As summarized here, the federal government has recently reported on the success of the Race to the Top program. But can we know the impact of Race to the Top after only four years? A new report by Tiffany D. Miller and Robert Hanna at the Center for American Progress suggest that we truly can’t, although what little evidence we have is generally positive.
Race to the Top is a first-of-its kind $4.35 billion competitive grant program designed to spur state-level education innovation to boost student achievement, close achievement gaps, and prepare students for college and careers. This program is significant not only because of the amount of funds made available for competitive grants to states but also because it pushes them to radically change the way they think about educational improvement. Race to the Top, or RTT, encourages states to rethink current standards and raise expectations for all students. It makes building longitudinal data systems a key component of the program, knowing that unless these systems are in place, there is no systematic way to target professional development for educators, ensure equitable distribution of teachers, or turn around low-performing schools.
March 2014 marked four years since the first grants were announced, and within the next year, the RTT funding to these initial set of states will end (except for those states that have been granted extensions). Though the department hired three well-respected research firms to conduct a comprehensive evaluation, the results will not be made publicly available for several years. Until then, it is important to assess, to the extent possible, the progress that states are making along the way.
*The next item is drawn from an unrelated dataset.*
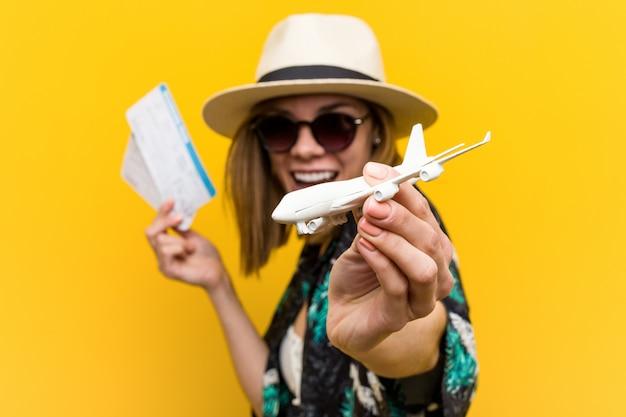 Jovem mulher caucasiana segurando bilhetes de avião muito feliz Foto Premium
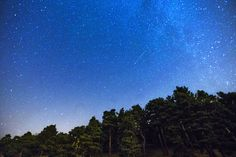 Two Perseid meteors (center & lower left) streak across the sky outside Madrid. Photo by Andres Kudacki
The report evaluates such key issues as:
- State progress on RTT’s four Components
- College and Career-Ready Standards
- Recruiting, evaluating, and retaining highly effective teachers and principals
- Building data systems to ensure success
- Turning around the lowest-performing schools
But the final analysis is inconclusive:
In short, the ultimate result of RTT will not be known for several years, as evaluation of the initiative continues. Indeed, many states faced challenges meeting their goals and will likely continue to do so. Although states have struggled through different aspects of the program, RTT sparked significant education reforms, specifically a widespread move to college- and career-ready standards, which is creating conditions for innovation, strengthening educator quality along the career spectrum, and pushing other states that did not receive RTT funds in the same direction. What’s more, despite these challenges, RTT states reached important milestones and accomplished a great deal in a short amount of time.